Determinedly he started to push his way through the crowd, but the women, believing he was another of the enemy, refused to make way for him.
By the time he had fought his way through to the front it was too late: Mary was already standing handcuffed to a burly police officer and,
to Gideon’s anguish and despair, as he tried to reach her, the officer marched her away to the waiting police van.
‘Poor sods, I hope they’ve all got full stomachs, because they’ll be on hunger strike once they’re in prison,’ Gideon heard one woman say as she watched Mary and several others being pushed into the waiting van.
It was accepted practice now amongst those suffragettes imprisoned to refuse to eat any food, Gideon knew, and he also knew that in retaliation the women were being force-fed, often with even greater brutality than was necessary.

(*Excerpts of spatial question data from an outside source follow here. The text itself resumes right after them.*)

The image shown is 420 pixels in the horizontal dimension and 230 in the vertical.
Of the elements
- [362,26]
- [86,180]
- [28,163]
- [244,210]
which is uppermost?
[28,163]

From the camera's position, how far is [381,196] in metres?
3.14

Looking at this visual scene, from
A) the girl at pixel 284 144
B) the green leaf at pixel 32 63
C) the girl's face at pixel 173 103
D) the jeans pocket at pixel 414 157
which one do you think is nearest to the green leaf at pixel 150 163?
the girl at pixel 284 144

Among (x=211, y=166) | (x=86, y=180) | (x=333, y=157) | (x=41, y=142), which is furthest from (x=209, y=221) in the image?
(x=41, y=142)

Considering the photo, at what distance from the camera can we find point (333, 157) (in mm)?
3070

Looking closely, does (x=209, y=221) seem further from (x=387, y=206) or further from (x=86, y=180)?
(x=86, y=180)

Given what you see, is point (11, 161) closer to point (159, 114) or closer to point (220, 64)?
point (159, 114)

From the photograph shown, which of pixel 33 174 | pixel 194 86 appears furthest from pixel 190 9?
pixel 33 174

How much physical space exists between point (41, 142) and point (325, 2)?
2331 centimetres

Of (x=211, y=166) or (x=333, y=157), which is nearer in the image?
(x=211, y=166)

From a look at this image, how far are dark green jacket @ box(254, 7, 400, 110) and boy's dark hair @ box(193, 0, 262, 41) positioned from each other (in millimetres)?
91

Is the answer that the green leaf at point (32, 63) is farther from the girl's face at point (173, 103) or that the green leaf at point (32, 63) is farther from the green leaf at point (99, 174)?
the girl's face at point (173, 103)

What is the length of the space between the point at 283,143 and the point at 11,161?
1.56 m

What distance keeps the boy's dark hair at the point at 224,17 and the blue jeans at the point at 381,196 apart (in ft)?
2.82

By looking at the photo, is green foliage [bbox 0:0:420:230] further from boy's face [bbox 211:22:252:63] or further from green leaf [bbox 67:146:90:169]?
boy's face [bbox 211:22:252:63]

The thought of Mary undergoing such degradation made him want to break open the police van and secure her freedom, but it was already driving away and a second van taking its place, disgorging a fresh avalanche of uniformed men, who were pushing their way into the crowd and laying about themselves with their truncheons in a way that filled Gideon with disgust and fury.
He tried to remonstrate with one officer.
‘Look, mate,’ the man snarled at him, ‘these bitches are breaking the law, and we’ve got orders to break them. What kind of man are you, anyway, taking their side?’
Before Gideon could reply the officer had plunged into the crowd of slogan-chanting women.
Tight-lipped, Gideon turned away. Mary’s solicitor needed to be told what had happened to her. Gideon wasn’t sure of how things would proceed,
but there would have to be a court appearance and maybe she would be remanded on bail.